■ **RECORD SET**
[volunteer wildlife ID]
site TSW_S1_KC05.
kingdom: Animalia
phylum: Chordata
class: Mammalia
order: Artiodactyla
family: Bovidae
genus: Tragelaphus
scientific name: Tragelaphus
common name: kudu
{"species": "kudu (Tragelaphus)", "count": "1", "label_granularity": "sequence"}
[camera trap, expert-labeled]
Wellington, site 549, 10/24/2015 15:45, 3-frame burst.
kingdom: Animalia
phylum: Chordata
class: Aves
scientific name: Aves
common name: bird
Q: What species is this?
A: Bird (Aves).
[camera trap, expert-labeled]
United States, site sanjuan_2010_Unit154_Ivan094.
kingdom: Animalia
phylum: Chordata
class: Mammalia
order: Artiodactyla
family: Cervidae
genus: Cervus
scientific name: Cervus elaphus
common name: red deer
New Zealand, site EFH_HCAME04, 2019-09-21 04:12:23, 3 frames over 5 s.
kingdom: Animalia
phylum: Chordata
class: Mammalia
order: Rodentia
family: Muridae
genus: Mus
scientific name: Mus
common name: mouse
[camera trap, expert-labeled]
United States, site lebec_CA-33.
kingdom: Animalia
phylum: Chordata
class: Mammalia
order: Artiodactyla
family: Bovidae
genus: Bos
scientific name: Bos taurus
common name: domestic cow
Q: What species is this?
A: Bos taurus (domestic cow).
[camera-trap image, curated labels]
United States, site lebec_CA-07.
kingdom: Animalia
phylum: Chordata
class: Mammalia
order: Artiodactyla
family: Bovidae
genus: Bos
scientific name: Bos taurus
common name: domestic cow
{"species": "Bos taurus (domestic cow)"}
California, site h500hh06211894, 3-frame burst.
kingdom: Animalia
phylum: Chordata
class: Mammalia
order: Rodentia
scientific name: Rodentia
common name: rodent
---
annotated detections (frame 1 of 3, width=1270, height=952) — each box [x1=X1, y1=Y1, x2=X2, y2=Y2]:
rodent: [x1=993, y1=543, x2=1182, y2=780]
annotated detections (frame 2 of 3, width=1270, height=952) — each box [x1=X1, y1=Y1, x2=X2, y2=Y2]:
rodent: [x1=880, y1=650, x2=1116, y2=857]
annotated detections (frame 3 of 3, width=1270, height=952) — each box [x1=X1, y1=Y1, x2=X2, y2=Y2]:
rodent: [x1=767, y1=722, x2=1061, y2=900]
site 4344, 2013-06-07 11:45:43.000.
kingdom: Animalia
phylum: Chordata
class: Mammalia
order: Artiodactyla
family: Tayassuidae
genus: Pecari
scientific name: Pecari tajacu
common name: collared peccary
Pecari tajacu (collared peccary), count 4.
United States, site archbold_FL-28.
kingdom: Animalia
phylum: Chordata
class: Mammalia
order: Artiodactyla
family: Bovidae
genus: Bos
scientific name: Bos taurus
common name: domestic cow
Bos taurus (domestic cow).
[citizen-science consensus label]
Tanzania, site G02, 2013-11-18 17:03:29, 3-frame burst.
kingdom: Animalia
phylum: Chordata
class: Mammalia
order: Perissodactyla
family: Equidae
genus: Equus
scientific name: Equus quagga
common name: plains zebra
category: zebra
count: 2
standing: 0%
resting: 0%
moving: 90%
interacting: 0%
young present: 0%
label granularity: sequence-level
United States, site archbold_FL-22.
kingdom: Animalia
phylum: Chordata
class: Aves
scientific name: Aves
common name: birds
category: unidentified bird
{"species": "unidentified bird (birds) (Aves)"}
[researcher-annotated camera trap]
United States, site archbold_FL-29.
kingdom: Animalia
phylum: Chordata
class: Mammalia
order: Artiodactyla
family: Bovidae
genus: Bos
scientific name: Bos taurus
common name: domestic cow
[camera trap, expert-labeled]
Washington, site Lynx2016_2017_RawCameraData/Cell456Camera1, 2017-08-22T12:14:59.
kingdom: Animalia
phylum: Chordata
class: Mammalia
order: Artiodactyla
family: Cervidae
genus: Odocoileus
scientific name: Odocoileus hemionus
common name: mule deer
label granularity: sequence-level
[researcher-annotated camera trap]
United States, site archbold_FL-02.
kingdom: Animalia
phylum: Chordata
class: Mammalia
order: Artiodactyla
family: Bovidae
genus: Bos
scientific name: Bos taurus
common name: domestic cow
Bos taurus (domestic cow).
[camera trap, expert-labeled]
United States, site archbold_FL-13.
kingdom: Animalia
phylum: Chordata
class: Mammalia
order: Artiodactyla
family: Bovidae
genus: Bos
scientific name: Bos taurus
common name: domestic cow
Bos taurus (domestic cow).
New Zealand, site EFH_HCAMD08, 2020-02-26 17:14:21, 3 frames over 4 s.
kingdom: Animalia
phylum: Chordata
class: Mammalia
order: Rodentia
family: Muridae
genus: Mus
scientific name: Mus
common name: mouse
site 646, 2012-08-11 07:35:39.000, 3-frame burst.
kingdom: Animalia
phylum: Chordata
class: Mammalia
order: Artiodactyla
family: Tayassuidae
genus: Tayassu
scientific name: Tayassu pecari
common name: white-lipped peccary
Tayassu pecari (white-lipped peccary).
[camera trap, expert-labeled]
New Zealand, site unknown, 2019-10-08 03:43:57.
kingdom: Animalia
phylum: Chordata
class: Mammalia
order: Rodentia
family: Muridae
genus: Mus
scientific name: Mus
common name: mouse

■ **PROBLEM DESCRIPTION**
Copy the entries exactly, leaving no line out.

■ **ANSWER FOR THE TASK**
[volunteer wildlife ID]
site TSW_S1_KC05.
kingdom: Animalia
phylum: Chordata
class: Mammalia
order: Artiodactyla
family: Bovidae
genus: Tragelaphus
scientific name: Tragelaphus
common name: kudu
{"species": "kudu (Tragelaphus)", "count": "1", "label_granularity": "sequence"}
[camera trap, expert-labeled]
Wellington, site 549, 10/24/2015 15:45, 3-frame burst.
kingdom: Animalia
phylum: Chordata
class: Aves
scientific name: Aves
common name: bird
Q: What species is this?
A: Bird (Aves).
[camera trap, expert-labeled]
United States, site sanjuan_2010_Unit154_Ivan094.
kingdom: Animalia
phylum: Chordata
class: Mammalia
order: Artiodactyla
family: Cervidae
genus: Cervus
scientific name: Cervus elaphus
common name: red deer
New Zealand, site EFH_HCAME04, 2019-09-21 04:12:23, 3 frames over 5 s.
kingdom: Animalia
phylum: Chordata
class: Mammalia
order: Rodentia
family: Muridae
genus: Mus
scientific name: Mus
common name: mouse
[camera trap, expert-labeled]
United States, site lebec_CA-33.
kingdom: Animalia
phylum: Chordata
class: Mammalia
order: Artiodactyla
family: Bovidae
genus: Bos
scientific name: Bos taurus
common name: domestic cow
Q: What species is this?
A: Bos taurus (domestic cow).
[camera-trap image, curated labels]
United States, site lebec_CA-07.
kingdom: Animalia
phylum: Chordata
class: Mammalia
order: Artiodactyla
family: Bovidae
genus: Bos
scientific name: Bos taurus
common name: domestic cow
{"species": "Bos taurus (domestic cow)"}
California, site h500hh06211894, 3-frame burst.
kingdom: Animalia
phylum: Chordata
class: Mammalia
order: Rodentia
scientific name: Rodentia
common name: rodent
---
annotated detections (frame 1 of 3, width=1270, height=952) — each box [x1=X1, y1=Y1, x2=X2, y2=Y2]:
rodent: [x1=993, y1=543, x2=1182, y2=780]
annotated detections (frame 2 of 3, width=1270, height=952) — each box [x1=X1, y1=Y1, x2=X2, y2=Y2]:
rodent: [x1=880, y1=650, x2=1116, y2=857]
annotated detections (frame 3 of 3, width=1270, height=952) — each box [x1=X1, y1=Y1, x2=X2, y2=Y2]:
rodent: [x1=767, y1=722, x2=1061, y2=900]
site 4344, 2013-06-07 11:45:43.000.
kingdom: Animalia
phylum: Chordata
class: Mammalia
order: Artiodactyla
family: Tayassuidae
genus: Pecari
scientific name: Pecari tajacu
common name: collared peccary
Pecari tajacu (collared peccary), count 4.
United States, site archbold_FL-28.
kingdom: Animalia
phylum: Chordata
class: Mammalia
order: Artiodactyla
family: Bovidae
genus: Bos
scientific name: Bos taurus
common name: domestic cow
Bos taurus (domestic cow).
[citizen-science consensus label]
Tanzania, site G02, 2013-11-18 17:03:29, 3-frame burst.
kingdom: Animalia
phylum: Chordata
class: Mammalia
order: Perissodactyla
family: Equidae
genus: Equus
scientific name: Equus quagga
common name: plains zebra
category: zebra
count: 2
standing: 0%
resting: 0%
moving: 90%
interacting: 0%
young present: 0%
label granularity: sequence-level
United States, site archbold_FL-22.
kingdom: Animalia
phylum: Chordata
class: Aves
scientific name: Aves
common name: birds
category: unidentified bird
{"species": "unidentified bird (birds) (Aves)"}
[researcher-annotated camera trap]
United States, site archbold_FL-29.
kingdom: Animalia
phylum: Chordata
class: Mammalia
order: Artiodactyla
family: Bovidae
genus: Bos
scientific name: Bos taurus
common name: domestic cow
[camera trap, expert-labeled]
Washington, site Lynx2016_2017_RawCameraData/Cell456Camera1, 2017-08-22T12:14:59.
kingdom: Animalia
phylum: Chordata
class: Mammalia
order: Artiodactyla
family: Cervidae
genus: Odocoileus
scientific name: Odocoileus hemionus
common name: mule deer
label granularity: sequence-level
[researcher-annotated camera trap]
United States, site archbold_FL-02.
kingdom: Animalia
phylum: Chordata
class: Mammalia
order: Artiodactyla
family: Bovidae
genus: Bos
scientific name: Bos taurus
common name: domestic cow
Bos taurus (domestic cow).
[camera trap, expert-labeled]
United States, site archbold_FL-13.
kingdom: Animalia
phylum: Chordata
class: Mammalia
order: Artiodactyla
family: Bovidae
genus: Bos
scientific name: Bos taurus
common name: domestic cow
Bos taurus (domestic cow).
New Zealand, site EFH_HCAMD08, 2020-02-26 17:14:21, 3 frames over 4 s.
kingdom: Animalia
phylum: Chordata
class: Mammalia
order: Rodentia
family: Muridae
genus: Mus
scientific name: Mus
common name: mouse
site 646, 2012-08-11 07:35:39.000, 3-frame burst.
kingdom: Animalia
phylum: Chordata
class: Mammalia
order: Artiodactyla
family: Tayassuidae
genus: Tayassu
scientific name: Tayassu pecari
common name: white-lipped peccary
Tayassu pecari (white-lipped peccary).
[camera trap, expert-labeled]
New Zealand, site unknown, 2019-10-08 03:43:57.
kingdom: Animalia
phylum: Chordata
class: Mammalia
order: Rodentia
family: Muridae
genus: Mus
scientific name: Mus
common name: mouse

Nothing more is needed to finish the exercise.